First, American political culture is now a culture of deception, in which political figures from both sides of the aisle (although in recent years, this conduct seems to have been more extreme among Republicans than Democrats) say things they know are untrue in the hopes of scoring political points. The Republican demands that Reid resign for his “racist” comments (coming from people like Michael Steele or Liz Cheney) fall into this category; so too do the more mainstream claims from Republican members of Congress that Reid’s comments resemble those of former Senate majority leader Trent Lott, who said the country would have been better off if Strom Thurmond had won the 1948 presidential election.

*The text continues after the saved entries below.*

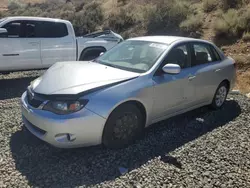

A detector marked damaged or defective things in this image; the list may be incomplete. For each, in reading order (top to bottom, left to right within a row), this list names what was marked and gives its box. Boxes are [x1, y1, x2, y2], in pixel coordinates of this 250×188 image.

damaged hood [31, 61, 140, 94]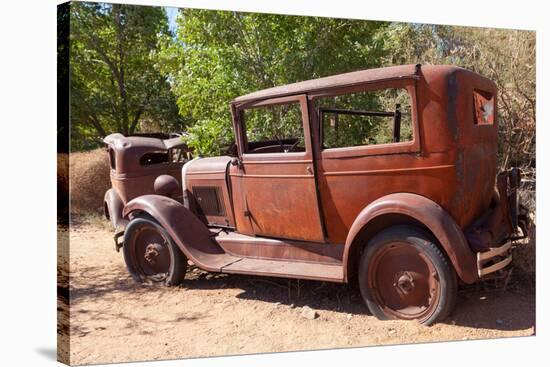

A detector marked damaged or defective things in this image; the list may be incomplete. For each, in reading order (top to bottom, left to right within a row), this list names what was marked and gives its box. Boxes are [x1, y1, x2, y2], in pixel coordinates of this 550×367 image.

rusty car body [102, 132, 193, 236]
rusty car [109, 65, 532, 324]
rusty car body [109, 65, 532, 324]
second rusty car [113, 64, 532, 326]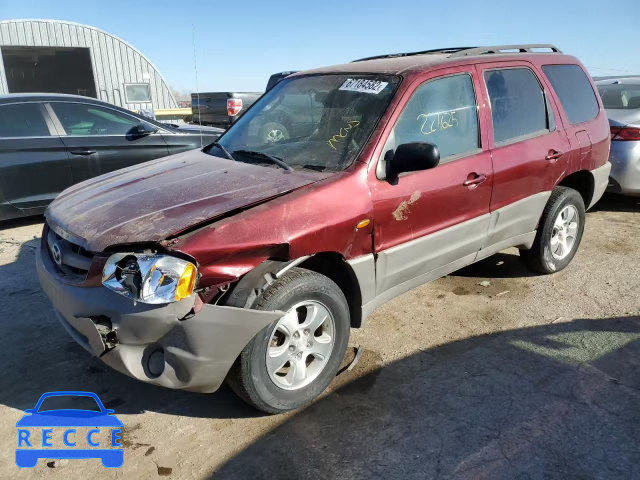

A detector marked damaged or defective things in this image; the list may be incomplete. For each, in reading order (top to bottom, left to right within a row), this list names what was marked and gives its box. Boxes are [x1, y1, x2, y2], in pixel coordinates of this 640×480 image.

broken headlight [102, 255, 198, 304]
cracked front bumper [37, 242, 282, 392]
crumpled hood [46, 149, 330, 253]
damaged red suv [38, 45, 608, 412]
rust spot [390, 191, 420, 221]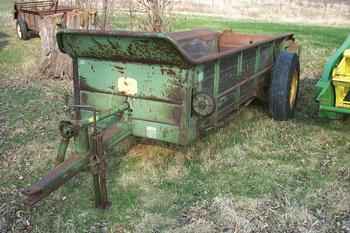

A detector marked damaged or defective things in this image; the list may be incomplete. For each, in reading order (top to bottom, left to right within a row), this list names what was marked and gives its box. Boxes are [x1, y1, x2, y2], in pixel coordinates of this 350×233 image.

rusty green metal body [22, 28, 298, 208]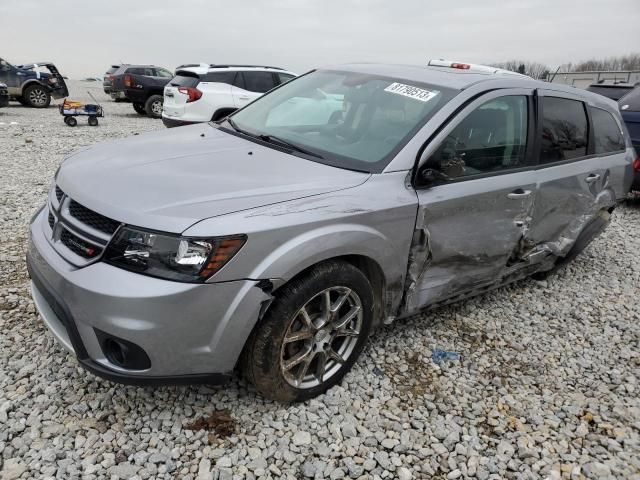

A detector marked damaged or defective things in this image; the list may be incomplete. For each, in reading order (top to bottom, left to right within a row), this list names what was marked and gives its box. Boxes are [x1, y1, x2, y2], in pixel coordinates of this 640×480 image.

The lengths to which some have stretched to deem Reid’s comments “racist” boggles the mind. For instance, the prominent blogger Ann Althouse: “Is Harry Reid a racist? It depends on what the meaning of racist is: If by ‘racist,’ you mean somebody who feels antagonism toward black people, then Harry Reid isn’t a racist. Harry Reid thinks we are racists. If by ‘racist’ you mean somebody who would use other people’s feelings about race in a purely instrumental way to amass political power, then Harry Reid is a racist.”

As Eugene Volokh countered:

My question: Does the term “racist” indeed normally mean “somebody who would use other people’s feelings about race in a purely instrumental way to amass political power”? I don’t think I’ve ever heard it used this way; and while I certainly recognize that words can have multiple standard meanings, I’m skeptical that the second meaning Prof. Althouse suggests is indeed standard. And if I’m right about this, then it seems to me a bad idea to try to redefine “racist” this way, because of the substantial possibility that (1) listeners will misunderstand, and (2) will misunderstand in a way that is unfair to Sen. Reid, because it might lead listeners to think that Reid is actually being called a definition-one racist (a normal meaning of “racist”), since that’s a more standard definition.

And could anyone seriously believe that comments explaining why one majority leader thought a black man was electable in 2008 could be compared to comments from another majority leader explaining why the country would have been better off if the segregationist candidate had won the 1948 election? Obviously the Republican members of Congress who have made the comparison don’t actually believe it. That they could nonetheless offer it with a straight face says something about the nature of contemporary political discourse.

Second, the Reid remarks say something about the relationship between the press and political figures. In a persuasively argued post, Ambinder suggests that Reid’s comments to the two authors were made off-the-record (that is, not for direct quotation). That neither author will publicly reveal the ground rules for their interview with Reid doesn’t help their case.

Reid was almost certainly finished politically before this book was published. But if, in fact, he does lose in November, doubtless the book will be cited as one of the reasons for his defeat. That would be unfortunate.